После меня задержали на двое суток до суда, штраф 10 тысяч присудили. Я не был согласен с обвинением. Конечно, я старался обтекаемые формулировки выбирать, отрицать обвинение с тем, чтобы меня отпустили, так как, уже сидя в ОВД, читая новости, я понимал, что ситуация накаляется. Уже тогда было понятно, что «болотка» начинается вторая. Поэтому я уже не шел особо на принцип, не подтверждал свое участие в акции. И правильно сделал.
Я провел в России еще дней сорок. Я рассчитывал на оппозиционный подъем, плюс мне не хотелось бросать тех, кто уже был в заключении. Все последующие недели я приходил на все несогласованные мероприятия, все неофициальные мероприятия, и также на официальный митинг выходил. Потом на суде у Коваленко продемонстрировали видеозапись с его эпизодом, [где было видно и меня].
Я на этом суде не присутствовал — была бы, конечно, забавная ситуация. Я хотел пойти, причем в последний момент только не смог, а там продемонстрировали наш эпизод в очень хорошем качестве. Стало ясно, что задерживаться [в России] мне не стоит. Я с самого начала понимал, что [Коваленко] — это человек, который рядом со мной был. Я еще в ОВД начал анализировать, по каким ситуациям можно меня подтянуть, и эта ситуация очень хорошо под нее подходила.
Изначально у меня были мысли о том, что надо свинчивать из страны, потому что и так ситуация так себе. Изначально они ведь совсем какие-то срока заламывали, до пяти, шести лет, еще организацию хотели пришить. Я еще подумал, а нас с Коваленко не попытаются ли притянуть по групповому эпизоду? Это было бы хуже и для него, и для меня. И я решил уехать.
Возвращаться я, конечно, не вижу смысла. Меня заочно арестовали. Я сразу приеду в СИЗО, из СИЗО поеду в тюрьму. Мы же не будем строить из себя дурачков и рассуждать о правосудии в России, о суде в России?
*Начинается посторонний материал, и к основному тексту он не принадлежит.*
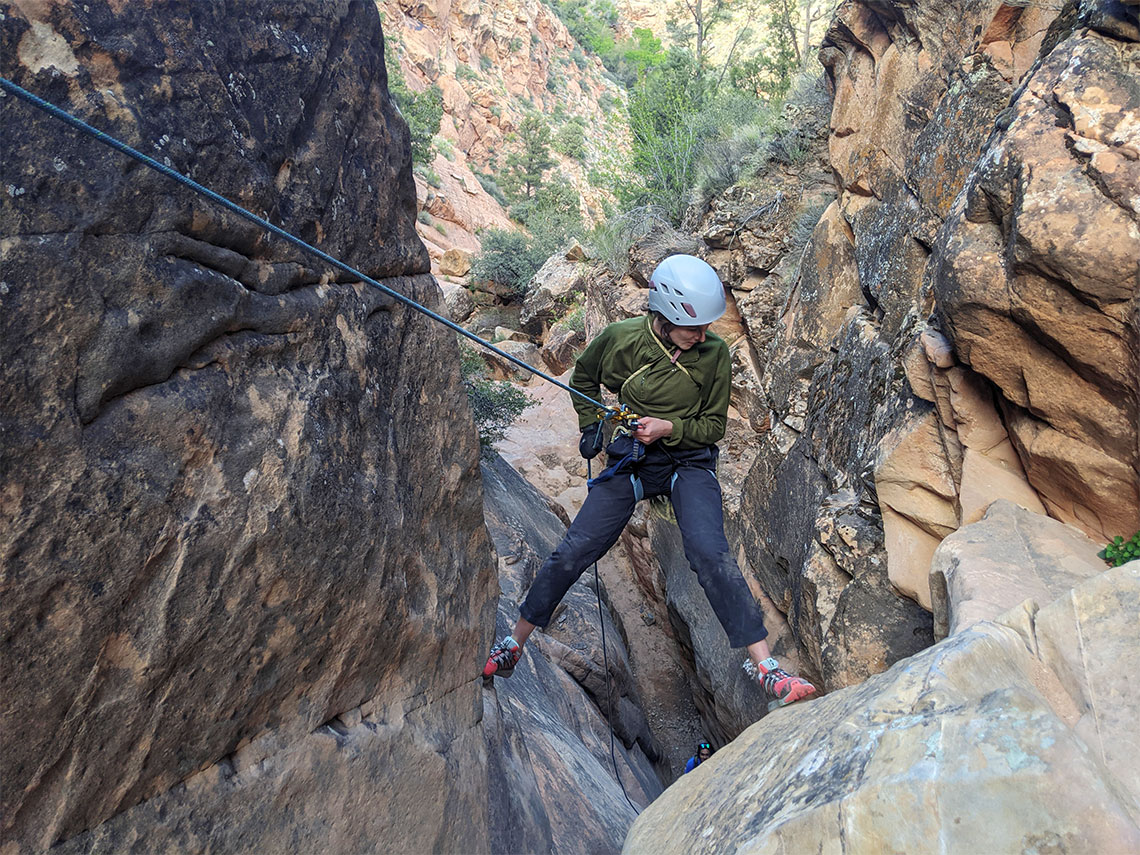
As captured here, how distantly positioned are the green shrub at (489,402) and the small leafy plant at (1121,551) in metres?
8.17

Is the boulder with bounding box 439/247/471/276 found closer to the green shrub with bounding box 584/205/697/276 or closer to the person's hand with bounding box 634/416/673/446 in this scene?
the green shrub with bounding box 584/205/697/276

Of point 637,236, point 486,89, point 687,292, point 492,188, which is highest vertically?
point 687,292

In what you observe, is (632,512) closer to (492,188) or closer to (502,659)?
(502,659)

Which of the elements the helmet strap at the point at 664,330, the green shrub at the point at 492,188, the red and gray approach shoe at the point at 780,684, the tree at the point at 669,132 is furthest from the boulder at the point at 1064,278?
the green shrub at the point at 492,188

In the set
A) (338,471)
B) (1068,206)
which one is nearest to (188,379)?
(338,471)

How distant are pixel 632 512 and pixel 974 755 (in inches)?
101

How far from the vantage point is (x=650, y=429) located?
411 cm

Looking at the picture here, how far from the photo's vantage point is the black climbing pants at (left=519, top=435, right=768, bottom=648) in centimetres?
400

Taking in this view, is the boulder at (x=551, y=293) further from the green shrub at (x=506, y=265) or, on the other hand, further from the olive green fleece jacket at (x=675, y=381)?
the olive green fleece jacket at (x=675, y=381)

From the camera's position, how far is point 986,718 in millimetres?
1860

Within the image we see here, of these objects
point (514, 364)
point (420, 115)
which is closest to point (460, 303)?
point (514, 364)

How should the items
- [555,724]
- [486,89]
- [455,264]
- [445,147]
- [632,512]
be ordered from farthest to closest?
1. [486,89]
2. [445,147]
3. [455,264]
4. [555,724]
5. [632,512]

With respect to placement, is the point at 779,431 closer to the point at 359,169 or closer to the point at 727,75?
the point at 359,169

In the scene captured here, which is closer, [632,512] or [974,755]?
[974,755]
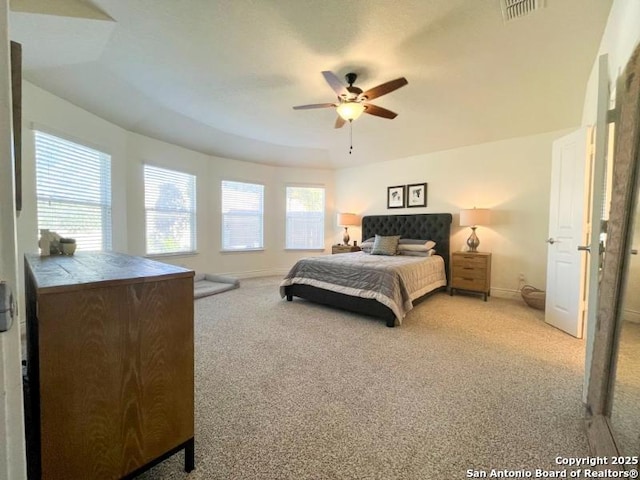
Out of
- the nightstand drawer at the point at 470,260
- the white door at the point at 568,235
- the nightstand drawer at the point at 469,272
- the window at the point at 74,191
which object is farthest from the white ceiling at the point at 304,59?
the nightstand drawer at the point at 469,272

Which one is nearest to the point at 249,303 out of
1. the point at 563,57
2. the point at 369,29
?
the point at 369,29

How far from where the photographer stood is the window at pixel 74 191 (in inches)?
117

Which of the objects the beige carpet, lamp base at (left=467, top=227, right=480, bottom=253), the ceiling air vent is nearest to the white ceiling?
the ceiling air vent

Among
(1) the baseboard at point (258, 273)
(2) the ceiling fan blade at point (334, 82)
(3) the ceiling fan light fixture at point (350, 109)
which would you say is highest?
(2) the ceiling fan blade at point (334, 82)

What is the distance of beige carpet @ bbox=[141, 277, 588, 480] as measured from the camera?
1.33 meters

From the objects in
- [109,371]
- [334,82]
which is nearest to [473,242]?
[334,82]

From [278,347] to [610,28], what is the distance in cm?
357

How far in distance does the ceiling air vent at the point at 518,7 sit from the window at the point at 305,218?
452 cm

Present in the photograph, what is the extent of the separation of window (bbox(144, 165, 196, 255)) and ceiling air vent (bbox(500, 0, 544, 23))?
4.64 metres

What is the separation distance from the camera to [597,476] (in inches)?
48.1

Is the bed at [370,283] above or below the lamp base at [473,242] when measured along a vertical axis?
below

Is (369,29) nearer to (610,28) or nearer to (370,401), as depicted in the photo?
(610,28)

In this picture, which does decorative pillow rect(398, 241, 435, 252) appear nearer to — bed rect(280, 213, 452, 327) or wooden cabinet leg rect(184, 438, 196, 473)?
bed rect(280, 213, 452, 327)

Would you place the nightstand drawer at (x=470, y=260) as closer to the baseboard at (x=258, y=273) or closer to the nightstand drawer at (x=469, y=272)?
the nightstand drawer at (x=469, y=272)
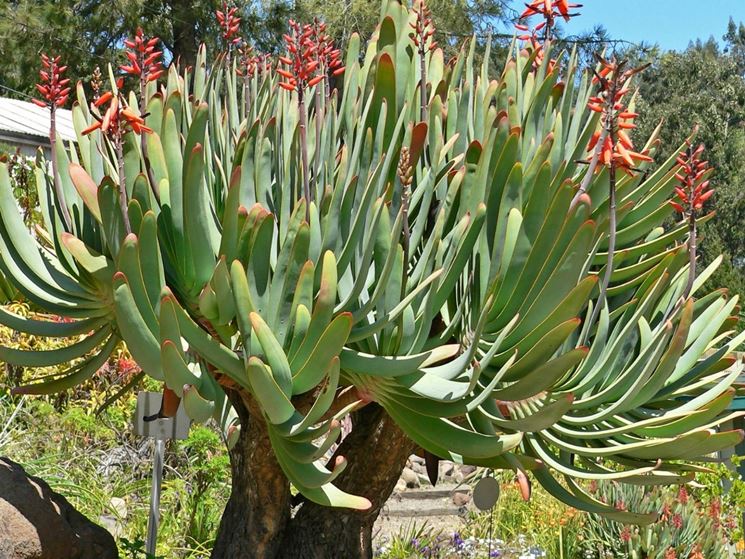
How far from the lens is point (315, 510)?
4047mm

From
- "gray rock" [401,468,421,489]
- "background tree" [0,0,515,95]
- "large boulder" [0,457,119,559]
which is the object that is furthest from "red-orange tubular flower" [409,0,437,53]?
"background tree" [0,0,515,95]

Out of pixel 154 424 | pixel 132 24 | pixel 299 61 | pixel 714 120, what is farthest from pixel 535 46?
pixel 714 120

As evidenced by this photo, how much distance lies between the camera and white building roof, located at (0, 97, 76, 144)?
14.6 meters

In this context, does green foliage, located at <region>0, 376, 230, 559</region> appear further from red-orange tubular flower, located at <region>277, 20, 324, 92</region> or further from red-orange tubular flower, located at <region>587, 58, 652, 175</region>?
red-orange tubular flower, located at <region>587, 58, 652, 175</region>

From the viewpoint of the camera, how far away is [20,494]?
408cm

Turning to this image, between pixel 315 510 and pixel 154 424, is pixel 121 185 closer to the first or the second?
pixel 315 510

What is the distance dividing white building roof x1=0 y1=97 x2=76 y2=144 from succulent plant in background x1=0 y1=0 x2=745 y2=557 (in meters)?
10.2

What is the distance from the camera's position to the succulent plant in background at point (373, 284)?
2.94 m

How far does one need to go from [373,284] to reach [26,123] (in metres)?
13.9

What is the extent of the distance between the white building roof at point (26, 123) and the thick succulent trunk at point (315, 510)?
1008 cm

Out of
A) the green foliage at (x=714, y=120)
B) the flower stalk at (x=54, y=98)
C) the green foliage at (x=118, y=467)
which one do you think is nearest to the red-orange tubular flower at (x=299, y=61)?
the flower stalk at (x=54, y=98)

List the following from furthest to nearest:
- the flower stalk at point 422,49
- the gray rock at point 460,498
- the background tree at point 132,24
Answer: the background tree at point 132,24, the gray rock at point 460,498, the flower stalk at point 422,49

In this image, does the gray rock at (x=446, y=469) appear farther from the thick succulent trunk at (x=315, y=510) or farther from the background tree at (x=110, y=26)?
the background tree at (x=110, y=26)

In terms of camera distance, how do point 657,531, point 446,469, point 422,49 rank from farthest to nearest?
point 446,469, point 657,531, point 422,49
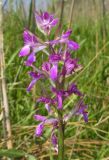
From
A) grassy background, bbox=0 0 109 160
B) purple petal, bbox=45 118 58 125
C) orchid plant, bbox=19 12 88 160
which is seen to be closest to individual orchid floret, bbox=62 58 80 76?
orchid plant, bbox=19 12 88 160

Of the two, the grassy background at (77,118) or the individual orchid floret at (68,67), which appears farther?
the grassy background at (77,118)

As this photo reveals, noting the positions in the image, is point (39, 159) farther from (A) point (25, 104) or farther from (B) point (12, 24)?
(B) point (12, 24)

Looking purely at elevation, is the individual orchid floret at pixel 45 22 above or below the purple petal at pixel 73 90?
above

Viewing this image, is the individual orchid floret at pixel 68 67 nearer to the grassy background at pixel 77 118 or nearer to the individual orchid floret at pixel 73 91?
the individual orchid floret at pixel 73 91

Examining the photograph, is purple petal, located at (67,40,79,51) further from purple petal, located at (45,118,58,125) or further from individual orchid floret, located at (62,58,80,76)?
purple petal, located at (45,118,58,125)

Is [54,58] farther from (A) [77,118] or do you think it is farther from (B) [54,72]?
(A) [77,118]

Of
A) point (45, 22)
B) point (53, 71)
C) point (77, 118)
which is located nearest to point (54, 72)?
point (53, 71)

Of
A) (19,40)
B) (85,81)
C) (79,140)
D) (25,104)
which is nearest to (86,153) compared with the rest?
(79,140)

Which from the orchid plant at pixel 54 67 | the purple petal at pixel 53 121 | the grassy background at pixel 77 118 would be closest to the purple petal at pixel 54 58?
the orchid plant at pixel 54 67
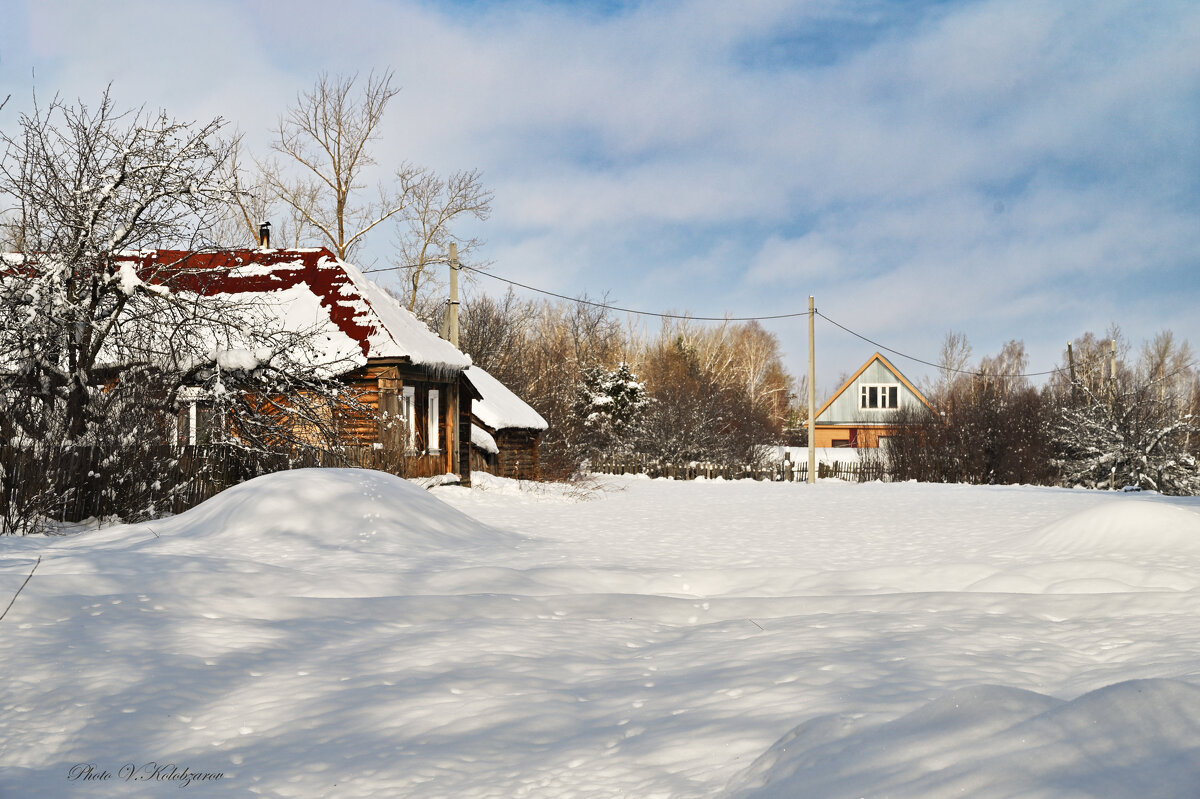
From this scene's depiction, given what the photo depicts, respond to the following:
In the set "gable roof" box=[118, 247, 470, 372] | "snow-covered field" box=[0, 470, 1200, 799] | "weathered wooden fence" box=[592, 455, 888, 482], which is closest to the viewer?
"snow-covered field" box=[0, 470, 1200, 799]

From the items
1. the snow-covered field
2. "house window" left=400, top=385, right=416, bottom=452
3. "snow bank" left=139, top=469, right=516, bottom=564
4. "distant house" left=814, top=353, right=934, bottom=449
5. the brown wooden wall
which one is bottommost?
the snow-covered field

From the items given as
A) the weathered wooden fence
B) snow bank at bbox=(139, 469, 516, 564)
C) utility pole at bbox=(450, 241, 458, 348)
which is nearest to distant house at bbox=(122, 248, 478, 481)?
utility pole at bbox=(450, 241, 458, 348)

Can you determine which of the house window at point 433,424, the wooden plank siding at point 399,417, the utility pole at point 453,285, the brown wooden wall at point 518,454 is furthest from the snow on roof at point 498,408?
the house window at point 433,424

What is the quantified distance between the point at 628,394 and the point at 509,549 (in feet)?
96.9

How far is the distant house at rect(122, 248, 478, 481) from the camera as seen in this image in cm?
1912

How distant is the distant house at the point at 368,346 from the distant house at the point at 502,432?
343 centimetres

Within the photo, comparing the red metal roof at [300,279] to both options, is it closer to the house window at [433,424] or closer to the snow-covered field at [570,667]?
the house window at [433,424]

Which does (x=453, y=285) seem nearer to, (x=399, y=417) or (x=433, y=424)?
(x=433, y=424)

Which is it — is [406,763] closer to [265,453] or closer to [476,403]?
[265,453]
Все институты в России прогнили, все три ветви власти — они абсолютно себя дискредитировали. Говорить сегодня о полицейском как о полицейском очень сомнительно. Они не являются полицейскими — это мордовороты, которые работают по заказу. ЧОП при кремлевских ворах. Соответственно, и законодательная власть — это просто воровская власть, коррупционная, которая не желает ничего, кроме как нарушать закон. И судебная власть у них тоже только в прислугах. Чего ради я буду возвращаться? Да, я мог бы идейно сесть в тюрьму, но я не думаю, что это кого-то вдохновит, скорее наоборот.